Assumption F: Scores from the PROM are sensitive enough to reflect differences between patients and/or within patients over time in levels of the concept being measured

Scores on the PROM might reflect the real health experiences of patients (Assumption E), but the assessments might not have sufficient sensitivity to detect important differences between patients or within patients over time. This could be due to measurement error and/or a lack of sufficient granularity. Thus, a key element of any argument for the interpretation/use of PROM scores in research is that the scores are sensitive enough to detect differences of interest. A PROM could be used in a study to assess differences between groups of patients or within a group of patients over time. An investigator would need to be clear about which type of difference is in question and seek support that demonstrates sensitivity to the differences of interest. There are two general approaches for evaluating evidence related to this assumption—direct and indirect.

Direct evidence for sensitivity to differences

The direct approach assesses whether consequential differences between patients or within-patients over time can be assessed by the PROM. Direct evidence for between-person sensitivity could come from empirical investigations of how well scores on the PROM can differentiate between patients who are known to vary with respect to the concept of interest. For example, an investigator might determine how well scores on the PROM can discriminate among patients in each of four categories of disease severity (i.e., using known groups evidence). Direct evidence for sensitivity to within-person change (i.e., responsiveness) could come from a demonstration that scores on the PROM show change over time in a patient group known to change (e.g., in response to a treatment with known efficacy). Alternatively, one could examine the relationship between changes in individual’s PROM scores and changes in some other established indicator(s) of disease severity. These evaluations should demonstrate that the PROM detects a difference that is as small as or smaller than the type of differences the investigators wish to detect.
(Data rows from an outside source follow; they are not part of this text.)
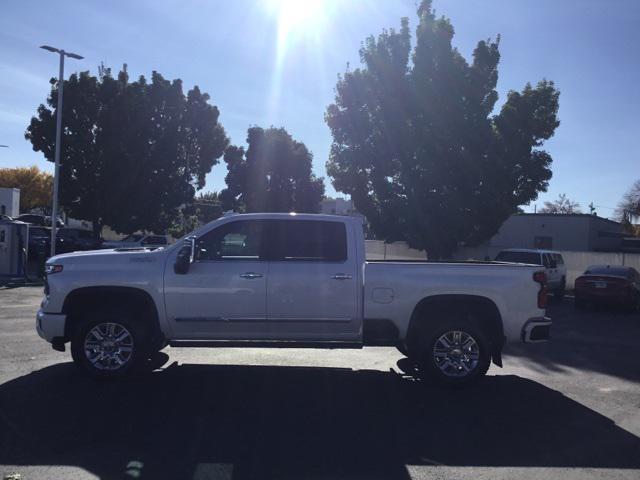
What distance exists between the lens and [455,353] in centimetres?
741

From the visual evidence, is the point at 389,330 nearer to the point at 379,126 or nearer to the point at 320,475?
the point at 320,475

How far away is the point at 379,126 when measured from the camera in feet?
78.0

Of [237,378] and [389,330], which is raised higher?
[389,330]

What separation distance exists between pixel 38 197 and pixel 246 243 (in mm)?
71906

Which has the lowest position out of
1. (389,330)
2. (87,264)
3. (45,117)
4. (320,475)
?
(320,475)

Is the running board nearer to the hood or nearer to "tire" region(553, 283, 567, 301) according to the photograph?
the hood

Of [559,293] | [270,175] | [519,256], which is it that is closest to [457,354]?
[519,256]

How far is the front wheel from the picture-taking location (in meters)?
7.33

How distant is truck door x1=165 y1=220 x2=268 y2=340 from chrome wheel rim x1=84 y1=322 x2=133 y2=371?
0.58 m

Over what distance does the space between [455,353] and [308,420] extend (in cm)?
230

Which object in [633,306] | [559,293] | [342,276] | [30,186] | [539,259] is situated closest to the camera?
[342,276]

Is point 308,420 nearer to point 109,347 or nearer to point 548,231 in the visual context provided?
point 109,347

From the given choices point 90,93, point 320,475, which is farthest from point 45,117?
point 320,475

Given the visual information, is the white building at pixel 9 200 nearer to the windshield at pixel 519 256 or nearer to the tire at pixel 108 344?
the windshield at pixel 519 256
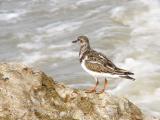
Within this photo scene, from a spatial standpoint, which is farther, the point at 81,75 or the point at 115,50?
the point at 115,50

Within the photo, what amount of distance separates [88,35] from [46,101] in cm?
1265

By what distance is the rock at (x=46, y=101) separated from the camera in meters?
6.66

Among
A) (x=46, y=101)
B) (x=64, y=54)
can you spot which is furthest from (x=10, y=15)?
(x=46, y=101)

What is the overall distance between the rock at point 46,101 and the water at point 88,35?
622 centimetres

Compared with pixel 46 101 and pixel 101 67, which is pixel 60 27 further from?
pixel 46 101

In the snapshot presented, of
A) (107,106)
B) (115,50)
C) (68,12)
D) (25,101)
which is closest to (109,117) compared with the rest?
(107,106)

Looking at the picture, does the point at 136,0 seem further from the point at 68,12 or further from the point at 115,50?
the point at 115,50

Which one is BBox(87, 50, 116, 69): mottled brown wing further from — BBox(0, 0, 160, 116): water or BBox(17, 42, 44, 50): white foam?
BBox(17, 42, 44, 50): white foam

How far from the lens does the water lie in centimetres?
1516

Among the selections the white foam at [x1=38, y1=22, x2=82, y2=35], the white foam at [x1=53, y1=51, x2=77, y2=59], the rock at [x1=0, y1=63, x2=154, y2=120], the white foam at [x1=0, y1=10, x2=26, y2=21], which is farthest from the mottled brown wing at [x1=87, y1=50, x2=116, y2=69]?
the white foam at [x1=0, y1=10, x2=26, y2=21]

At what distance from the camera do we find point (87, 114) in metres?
6.95

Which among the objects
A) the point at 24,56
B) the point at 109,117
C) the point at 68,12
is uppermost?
the point at 68,12

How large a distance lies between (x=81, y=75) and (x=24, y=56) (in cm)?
298

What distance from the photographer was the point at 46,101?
6895 millimetres
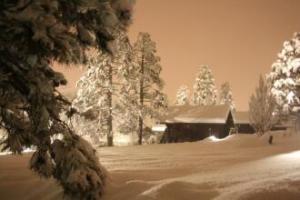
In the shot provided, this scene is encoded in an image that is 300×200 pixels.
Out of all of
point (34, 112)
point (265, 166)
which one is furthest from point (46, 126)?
point (265, 166)

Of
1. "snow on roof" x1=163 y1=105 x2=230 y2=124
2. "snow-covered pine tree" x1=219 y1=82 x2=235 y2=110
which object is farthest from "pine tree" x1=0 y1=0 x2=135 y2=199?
"snow-covered pine tree" x1=219 y1=82 x2=235 y2=110

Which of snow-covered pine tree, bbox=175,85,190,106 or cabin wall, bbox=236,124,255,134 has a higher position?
snow-covered pine tree, bbox=175,85,190,106

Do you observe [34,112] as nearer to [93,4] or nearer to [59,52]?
[59,52]

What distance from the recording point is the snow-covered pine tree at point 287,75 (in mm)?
39281

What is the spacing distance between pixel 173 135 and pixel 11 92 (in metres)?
45.4

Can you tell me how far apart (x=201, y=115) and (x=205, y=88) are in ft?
72.7

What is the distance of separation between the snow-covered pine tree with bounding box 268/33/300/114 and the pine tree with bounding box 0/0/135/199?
34.4 meters

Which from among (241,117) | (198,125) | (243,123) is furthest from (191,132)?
(241,117)

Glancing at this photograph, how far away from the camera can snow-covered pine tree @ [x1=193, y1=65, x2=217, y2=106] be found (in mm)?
74581

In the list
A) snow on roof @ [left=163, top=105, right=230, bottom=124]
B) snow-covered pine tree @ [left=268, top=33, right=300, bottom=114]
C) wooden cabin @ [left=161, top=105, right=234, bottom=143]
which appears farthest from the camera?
snow on roof @ [left=163, top=105, right=230, bottom=124]

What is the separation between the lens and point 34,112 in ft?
22.5

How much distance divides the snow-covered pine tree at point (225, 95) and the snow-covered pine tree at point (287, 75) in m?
45.3

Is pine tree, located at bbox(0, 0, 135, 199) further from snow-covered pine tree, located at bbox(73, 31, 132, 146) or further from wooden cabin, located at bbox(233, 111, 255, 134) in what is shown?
wooden cabin, located at bbox(233, 111, 255, 134)

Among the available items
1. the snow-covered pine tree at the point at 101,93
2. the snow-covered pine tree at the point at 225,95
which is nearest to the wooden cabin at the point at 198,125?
the snow-covered pine tree at the point at 101,93
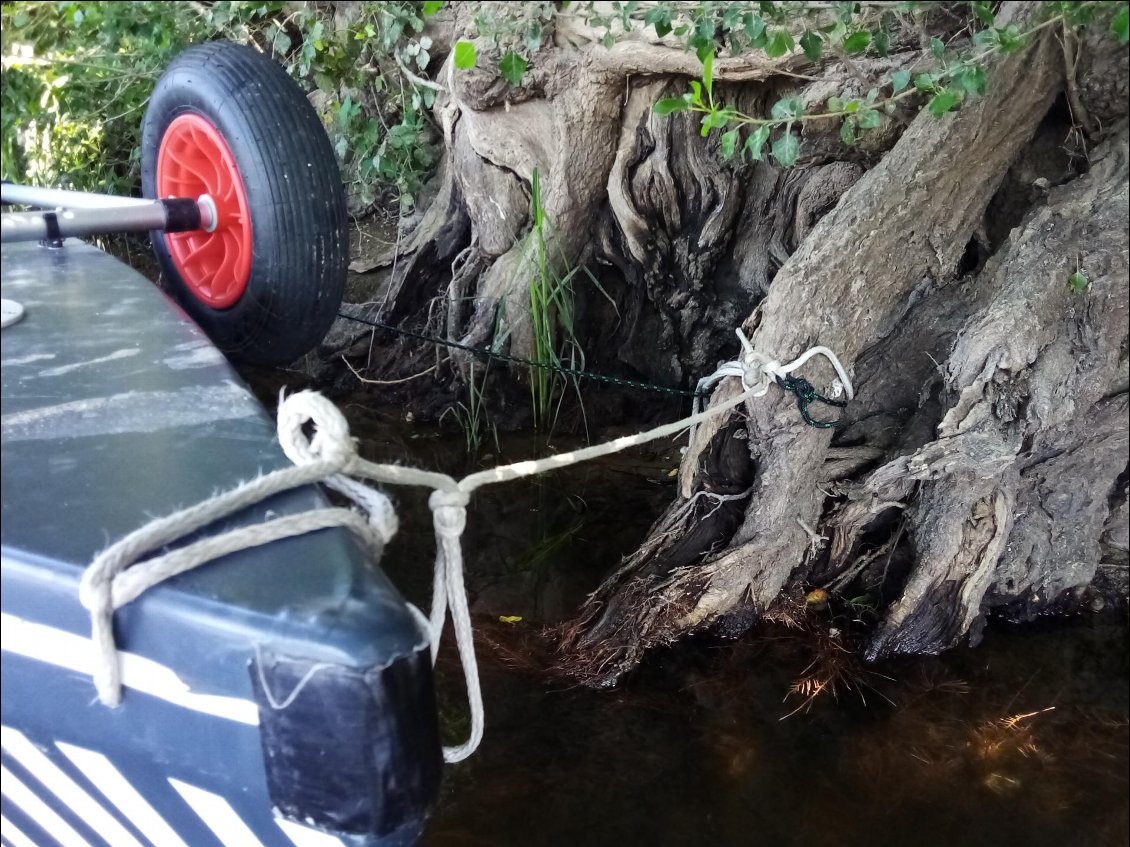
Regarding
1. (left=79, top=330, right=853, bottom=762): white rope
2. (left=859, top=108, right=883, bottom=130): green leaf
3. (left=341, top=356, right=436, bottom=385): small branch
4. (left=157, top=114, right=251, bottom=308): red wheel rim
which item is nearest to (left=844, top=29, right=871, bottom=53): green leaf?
(left=859, top=108, right=883, bottom=130): green leaf

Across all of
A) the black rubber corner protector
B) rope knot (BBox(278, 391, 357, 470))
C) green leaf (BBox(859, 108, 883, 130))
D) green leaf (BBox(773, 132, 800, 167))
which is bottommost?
the black rubber corner protector

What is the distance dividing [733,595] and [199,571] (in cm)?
160

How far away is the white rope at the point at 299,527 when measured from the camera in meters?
1.00

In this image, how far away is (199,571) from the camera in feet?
3.41

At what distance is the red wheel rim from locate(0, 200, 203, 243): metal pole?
0.28 ft

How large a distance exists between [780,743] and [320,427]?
143 centimetres

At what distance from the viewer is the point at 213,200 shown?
8.21ft

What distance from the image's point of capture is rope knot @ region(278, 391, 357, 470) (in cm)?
114

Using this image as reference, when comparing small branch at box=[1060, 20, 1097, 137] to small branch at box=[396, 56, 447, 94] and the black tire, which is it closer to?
the black tire

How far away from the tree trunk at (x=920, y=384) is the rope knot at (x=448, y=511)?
119 centimetres

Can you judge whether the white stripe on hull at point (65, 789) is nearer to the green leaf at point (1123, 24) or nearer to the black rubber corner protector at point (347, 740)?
the black rubber corner protector at point (347, 740)

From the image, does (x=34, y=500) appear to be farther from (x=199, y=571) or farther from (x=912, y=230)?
(x=912, y=230)

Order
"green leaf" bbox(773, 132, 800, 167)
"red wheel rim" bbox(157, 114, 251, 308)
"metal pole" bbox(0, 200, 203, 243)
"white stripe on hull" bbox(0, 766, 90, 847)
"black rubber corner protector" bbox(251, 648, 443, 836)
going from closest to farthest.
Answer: "black rubber corner protector" bbox(251, 648, 443, 836), "white stripe on hull" bbox(0, 766, 90, 847), "metal pole" bbox(0, 200, 203, 243), "green leaf" bbox(773, 132, 800, 167), "red wheel rim" bbox(157, 114, 251, 308)

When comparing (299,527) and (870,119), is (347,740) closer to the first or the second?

Indirect evidence for sensitivity to differences

Indirect evidence can be obtained from evaluations of reliability/precision of PROM scores to determine whether the PROM has the requisite sensitivity to detect differences if differences exist. The assumption being investigated is that there is negligible variance in PROM scores due to inconsistency across independent replications of the assessment procedure [4]. What might be the “independent replications” for a PROM? The most straightforward example is two or more assessments on the same group of clinically stable patients over time, i.e., test–retest reliability. Variation in scores of stable patients over time would be interpreted as score inconsistency. Modern testing emphasizes the need to identify the type of replications over which scores are expected to be consistent and to compute an estimate of reliability based on that type of replication. (Note that IRT models can also provide an estimate of error as the inverse of the information function, though this estimate is more challenging to conceptualize in terms of replications [22]).

Conclusion

Developments in validity theory within education and psychology have led to an argument-based approach. In this approach, the intended interpretation/use of a score is explicitly stated, as are the assumptions required for that interpretation/use to be reasonable. This clarifies the type and amount of evidence that is needed to support those assumptions. To date, this approach has not been widely applied to PROMs. The intent of this article has been to offer general assumptions that might comprise an argument for a particular interpretation/use of PROM scores in research settings. It is hoped that these assumptions will be helpful to researchers as they apply the argument-based approach to validation efforts with PROMs. I also hope that this will inspire others to refine, correct, and/or add to this set of assumptions so that our field can implement this approach to validity in the most effective way.